TASK PROMPT:
Starting at the line that contains "How far is the tiled" and ending with the final line of the data, arrange those lines as a numbered list, leaving out blank lines.

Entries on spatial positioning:
┄┄┄┄┄┄┄┄┄┄

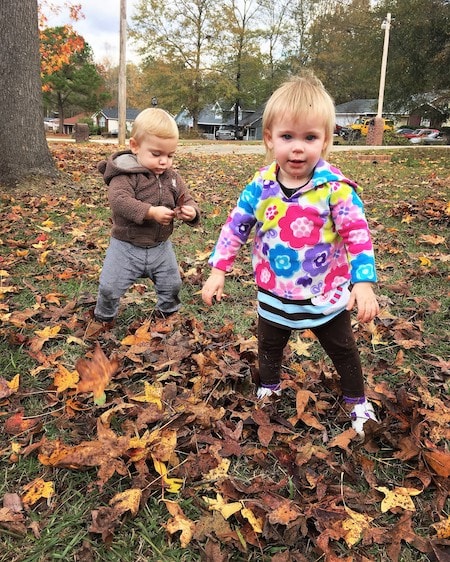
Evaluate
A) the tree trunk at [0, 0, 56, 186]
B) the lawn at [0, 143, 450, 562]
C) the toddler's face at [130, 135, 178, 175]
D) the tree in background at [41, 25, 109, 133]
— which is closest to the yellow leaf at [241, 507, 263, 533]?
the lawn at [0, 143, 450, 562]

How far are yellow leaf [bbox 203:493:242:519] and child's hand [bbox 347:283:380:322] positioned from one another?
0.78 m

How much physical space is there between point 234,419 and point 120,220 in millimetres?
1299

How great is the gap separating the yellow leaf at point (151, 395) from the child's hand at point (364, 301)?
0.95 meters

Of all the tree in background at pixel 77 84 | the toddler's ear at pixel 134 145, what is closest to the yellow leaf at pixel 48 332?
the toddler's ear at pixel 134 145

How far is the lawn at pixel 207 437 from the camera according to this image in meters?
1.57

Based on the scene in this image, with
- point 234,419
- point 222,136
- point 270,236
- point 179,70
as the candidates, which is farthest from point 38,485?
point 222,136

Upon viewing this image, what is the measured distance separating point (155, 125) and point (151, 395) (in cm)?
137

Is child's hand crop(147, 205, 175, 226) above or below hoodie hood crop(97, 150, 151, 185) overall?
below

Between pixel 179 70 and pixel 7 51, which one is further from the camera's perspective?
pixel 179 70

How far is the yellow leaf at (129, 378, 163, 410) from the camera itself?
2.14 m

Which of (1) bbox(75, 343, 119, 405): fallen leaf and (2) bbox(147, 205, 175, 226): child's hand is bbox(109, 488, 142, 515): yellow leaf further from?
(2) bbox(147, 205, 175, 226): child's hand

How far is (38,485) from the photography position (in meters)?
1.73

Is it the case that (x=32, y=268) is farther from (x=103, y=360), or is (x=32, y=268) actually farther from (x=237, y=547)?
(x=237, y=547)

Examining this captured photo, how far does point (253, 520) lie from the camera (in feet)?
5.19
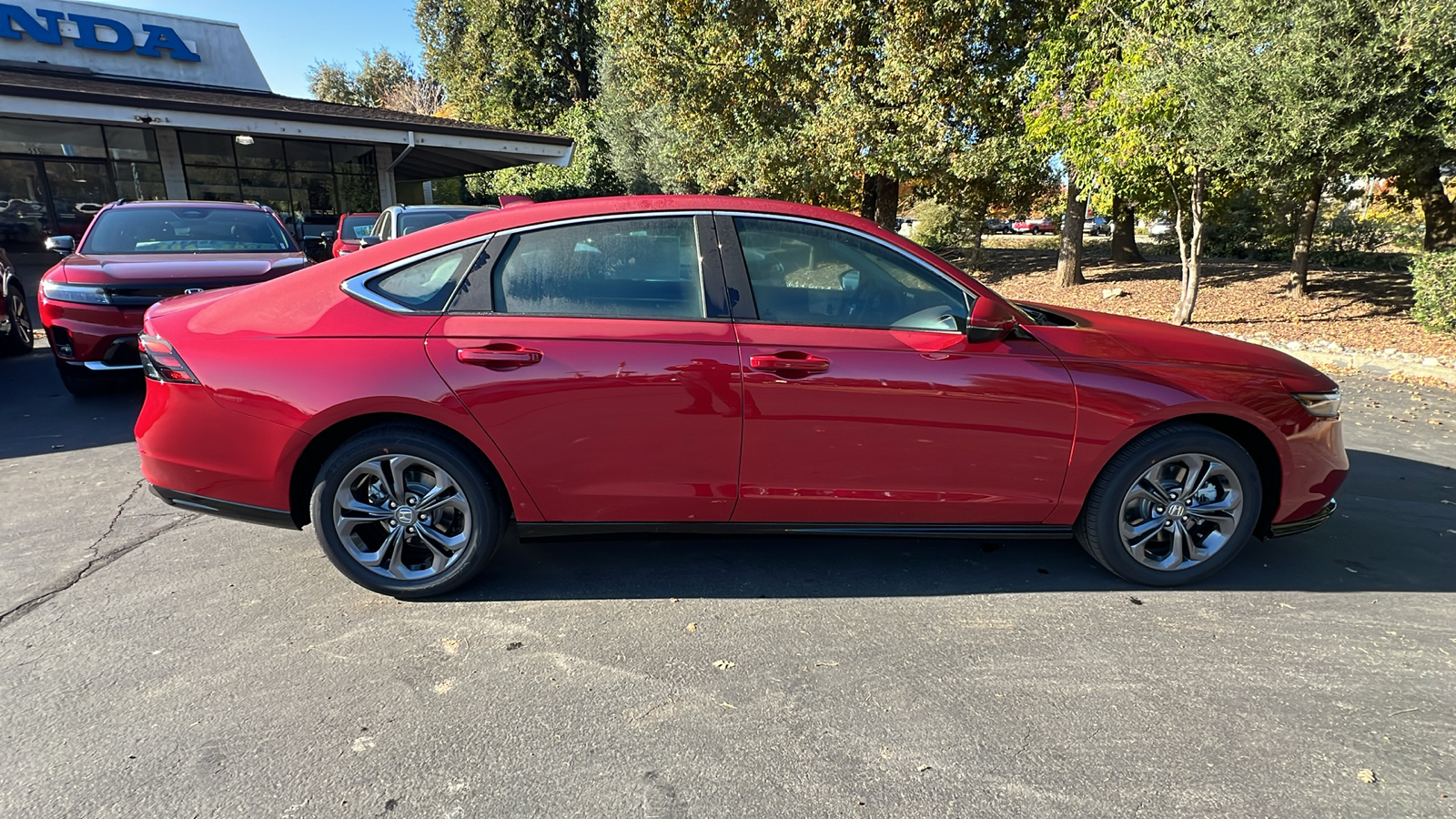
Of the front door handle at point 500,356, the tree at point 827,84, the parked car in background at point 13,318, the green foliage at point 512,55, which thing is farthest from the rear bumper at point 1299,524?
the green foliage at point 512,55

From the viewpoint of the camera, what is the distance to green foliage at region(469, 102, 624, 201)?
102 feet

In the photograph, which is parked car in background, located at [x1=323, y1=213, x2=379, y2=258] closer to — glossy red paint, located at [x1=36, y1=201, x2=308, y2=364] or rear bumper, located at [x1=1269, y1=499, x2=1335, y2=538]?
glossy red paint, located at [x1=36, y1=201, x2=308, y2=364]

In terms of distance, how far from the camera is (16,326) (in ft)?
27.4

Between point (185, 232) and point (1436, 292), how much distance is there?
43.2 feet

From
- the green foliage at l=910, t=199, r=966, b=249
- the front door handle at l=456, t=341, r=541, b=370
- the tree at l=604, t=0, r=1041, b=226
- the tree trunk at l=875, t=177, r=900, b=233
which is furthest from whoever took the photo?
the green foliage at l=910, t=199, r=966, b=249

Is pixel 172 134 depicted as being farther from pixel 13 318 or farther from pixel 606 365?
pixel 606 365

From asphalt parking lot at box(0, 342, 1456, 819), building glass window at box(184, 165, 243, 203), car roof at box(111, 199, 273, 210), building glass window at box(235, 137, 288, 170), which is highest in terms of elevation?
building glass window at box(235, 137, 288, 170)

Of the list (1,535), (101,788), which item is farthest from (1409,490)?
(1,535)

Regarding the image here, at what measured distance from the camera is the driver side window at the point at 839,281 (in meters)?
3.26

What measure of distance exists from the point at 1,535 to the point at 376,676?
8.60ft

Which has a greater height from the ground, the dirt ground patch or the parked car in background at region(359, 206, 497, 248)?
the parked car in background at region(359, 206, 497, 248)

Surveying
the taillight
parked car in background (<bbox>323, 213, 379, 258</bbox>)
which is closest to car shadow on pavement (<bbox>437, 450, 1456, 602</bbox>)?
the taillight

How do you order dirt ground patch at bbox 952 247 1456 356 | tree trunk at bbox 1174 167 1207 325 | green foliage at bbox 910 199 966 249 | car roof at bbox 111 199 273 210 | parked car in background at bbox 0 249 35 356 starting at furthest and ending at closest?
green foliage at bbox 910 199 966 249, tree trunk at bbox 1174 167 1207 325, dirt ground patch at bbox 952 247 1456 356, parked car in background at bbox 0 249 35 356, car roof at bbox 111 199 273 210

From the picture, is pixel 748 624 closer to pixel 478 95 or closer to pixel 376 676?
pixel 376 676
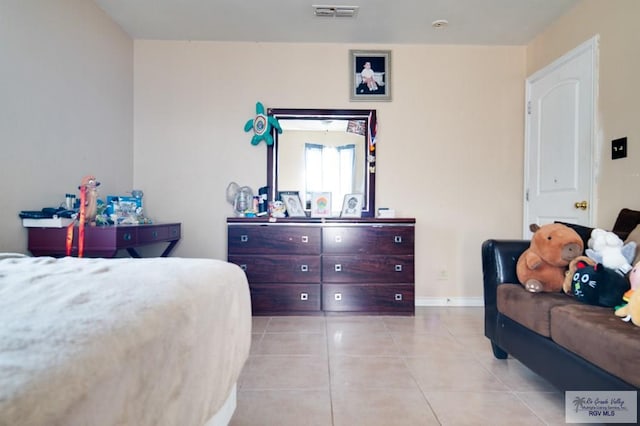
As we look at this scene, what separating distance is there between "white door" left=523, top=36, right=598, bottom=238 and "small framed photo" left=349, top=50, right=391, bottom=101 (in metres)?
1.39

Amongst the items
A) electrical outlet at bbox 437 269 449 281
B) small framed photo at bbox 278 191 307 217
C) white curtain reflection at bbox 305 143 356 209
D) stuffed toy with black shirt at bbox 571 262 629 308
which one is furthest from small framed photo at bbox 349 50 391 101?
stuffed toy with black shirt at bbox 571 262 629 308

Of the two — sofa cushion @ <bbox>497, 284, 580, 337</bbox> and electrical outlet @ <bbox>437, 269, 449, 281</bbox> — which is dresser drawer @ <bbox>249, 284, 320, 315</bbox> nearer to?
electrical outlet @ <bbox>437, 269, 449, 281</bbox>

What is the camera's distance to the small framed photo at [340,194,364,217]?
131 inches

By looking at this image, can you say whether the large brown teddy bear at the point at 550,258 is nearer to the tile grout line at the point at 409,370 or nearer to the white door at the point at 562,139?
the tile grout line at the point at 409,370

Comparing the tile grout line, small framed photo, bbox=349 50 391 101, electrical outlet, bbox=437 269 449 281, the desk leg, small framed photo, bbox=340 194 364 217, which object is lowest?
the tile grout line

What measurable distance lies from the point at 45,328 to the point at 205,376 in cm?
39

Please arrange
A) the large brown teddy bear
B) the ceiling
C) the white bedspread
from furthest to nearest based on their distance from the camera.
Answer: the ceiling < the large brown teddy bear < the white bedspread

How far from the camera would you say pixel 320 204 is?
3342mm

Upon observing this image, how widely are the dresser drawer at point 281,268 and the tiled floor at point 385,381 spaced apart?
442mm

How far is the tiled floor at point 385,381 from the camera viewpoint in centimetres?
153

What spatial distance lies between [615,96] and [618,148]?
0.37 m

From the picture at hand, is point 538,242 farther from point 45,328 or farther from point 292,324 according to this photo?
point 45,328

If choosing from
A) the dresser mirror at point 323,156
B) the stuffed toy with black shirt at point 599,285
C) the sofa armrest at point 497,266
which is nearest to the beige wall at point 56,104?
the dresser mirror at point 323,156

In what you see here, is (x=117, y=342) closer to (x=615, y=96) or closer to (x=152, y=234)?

┄┄┄┄┄┄┄┄┄┄

ANSWER IN FULL:
1. How far is the tiled floor at point 385,381 from the camera viewpoint in centimetres?
2. 153
3. What spatial distance lies between [615,96] and [618,148]?
4. 0.37 m
5. From the picture at hand, is point 538,242 farther from point 45,328 or farther from point 292,324 according to this photo?
6. point 45,328
7. If choosing from
8. A) the dresser mirror at point 323,156
9. B) the stuffed toy with black shirt at point 599,285
10. C) the sofa armrest at point 497,266
11. which is nearest to the beige wall at point 56,104?
12. the dresser mirror at point 323,156
13. In what you see here, is (x=117, y=342) closer to (x=615, y=96) or closer to (x=152, y=234)?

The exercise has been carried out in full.